Dans la déferlante de mauvaises nouvelles, l’information a pu passer inaperçue. Le 7 janvier, le président des Etats-Unis, Donald Trump, a, par décret, retiré son pays de la Convention-cadre des Nations unies sur les changements climatiques (CCNUCC) et du Groupe d’experts intergouvernemental sur l’évolution du climat (GIEC), au nom de la défense de « la souveraineté », des « libertés » et de « la prospérité générale » des Etats-Unis.

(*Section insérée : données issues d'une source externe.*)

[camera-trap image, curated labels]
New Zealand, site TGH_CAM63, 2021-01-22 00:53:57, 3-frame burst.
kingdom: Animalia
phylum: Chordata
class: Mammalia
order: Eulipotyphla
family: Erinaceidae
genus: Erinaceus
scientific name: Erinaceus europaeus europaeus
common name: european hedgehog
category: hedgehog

Ces deux instances jouent un rôle-clé dans la lutte contre le réchauffement climatique, dont le président milliardaire des Etats-Unis nie la réalité et se moque régulièrement. La CCNUCC sert depuis 1992 de plateforme multilatérale pour définir l’action collective sur le climat. Le GIEC, créé en 1988, est chargé d’évaluer l’état des connaissances scientifiques sur le réchauffement, et les solutions pour y faire face.
Cette nouvelle étape s’inscrit dans la logique de la sortie des Etats-Unis de l’accord de Paris et reflète le mépris du président américain à l’égard du droit international, de la science et des institutions que nous avions, peut-être un peu naïvement, tenues pour acquises. Si quitter le GIEC est relativement aisé puisqu’il suffit de cesser de participer à ses travaux, des juristes s’interrogent sur la compétence juridique du président américain à retirer son pays de la CCNUCC, la convention-cadre ayant été initialement ratifiée par le Congrès. Ils questionnent également les conditions qui seraient requises pour que les Etats-Unis puissent, le cas échéant, réintégrer cette institution. Après tout, ils s’étaient déjà retirés de l’accord de Paris lors du premier mandat de Donald Trump (2017-2021), avant que Joe Biden n’annule cette décision en 2021.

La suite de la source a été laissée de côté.